Senator JOYCE (QueenslandLeader of The Nationals in the Senate) (15:05): Mr President, I ask a further supplementary question. Thank you very much for that complete and utter nonanswer from the minister. I referred the minister to the Queensland Labor Party's wild rivers policy, which prohibits a range of agricultural activities, including dams, vegetation management and agriculture, over 35 per cent of the state of Queensland. If agriculture is so important to the government that Dr Craig Emerson says we have to increase our food, does the government support the Labor Party's proposal to extend wild river declarations to a further eight rivers?
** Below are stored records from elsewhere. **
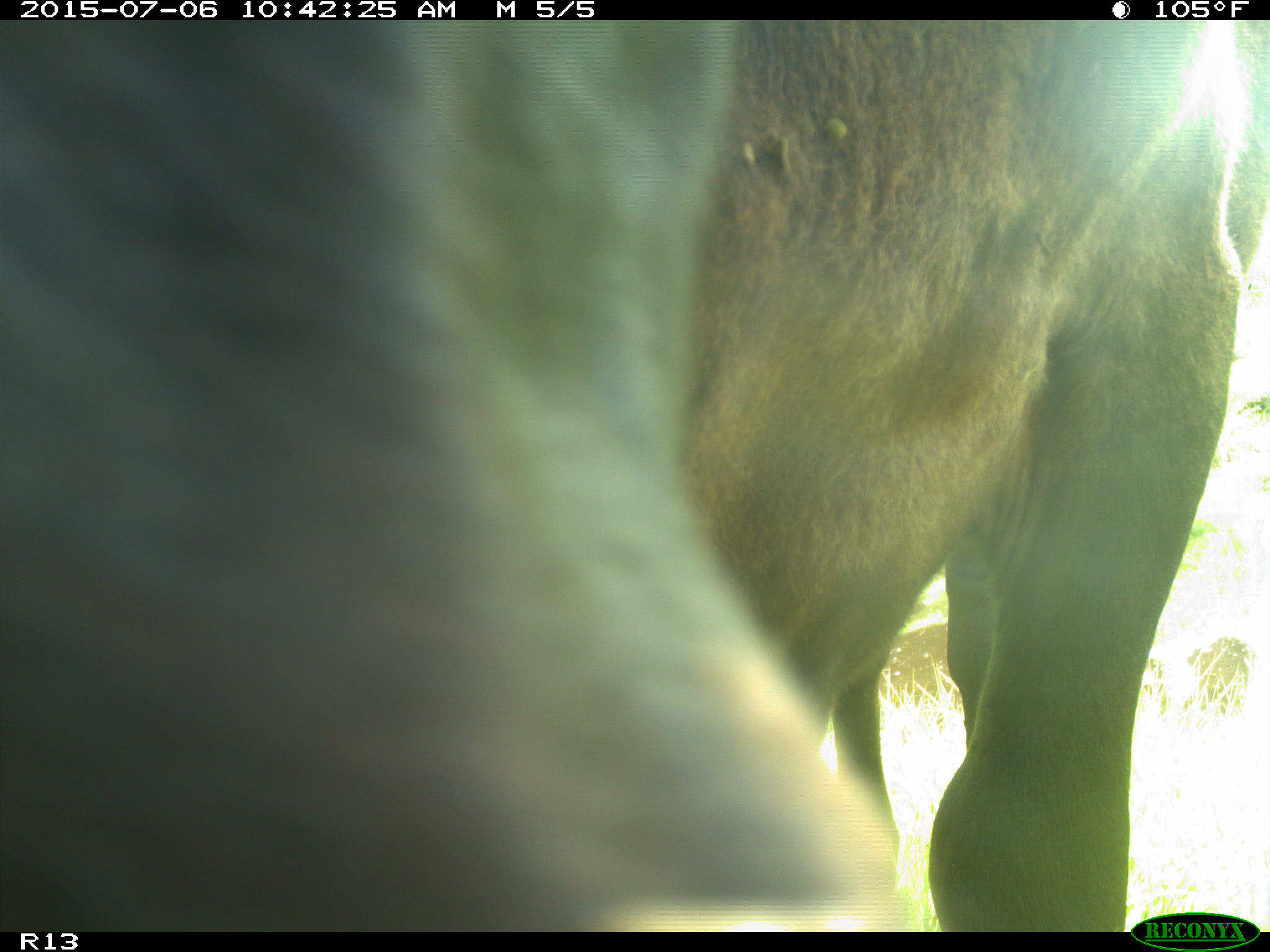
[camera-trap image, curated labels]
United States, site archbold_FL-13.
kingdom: Animalia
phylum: Chordata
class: Mammalia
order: Artiodactyla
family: Bovidae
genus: Bos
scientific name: Bos taurus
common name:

Senator LUDWIG ( Queensland Minister for Agriculture, Fisheries and Forestry and Minister Assisting on Queensland Floods Recovery ) ( 15:06 ): If you look at the wild rivers legislation, it is sensible legislation. But it is a matter that the state government is dealing with. On the issue of dams that Senator Joyce raised, what Senator Joyce wants mining companies to do is build dams anywhere with no proper impact assessment and no proper examination of whether dams would be useful in particular regions—no strategy. He just wants to get mining companies to build dams. I do not why mining companies would do that without being paid or without having some return on their investment. Maybe it is the opposition's second policy on the MMRT and rather than using that money to fund small business tax cuts they will use it to build dams. Those opposite do not care about rural Australia. This government has more investment into rural Australia than the National Party managed to during their 10 years in government.

Senator Chris Evans: I ask that further questions be placed on the Notice Paper.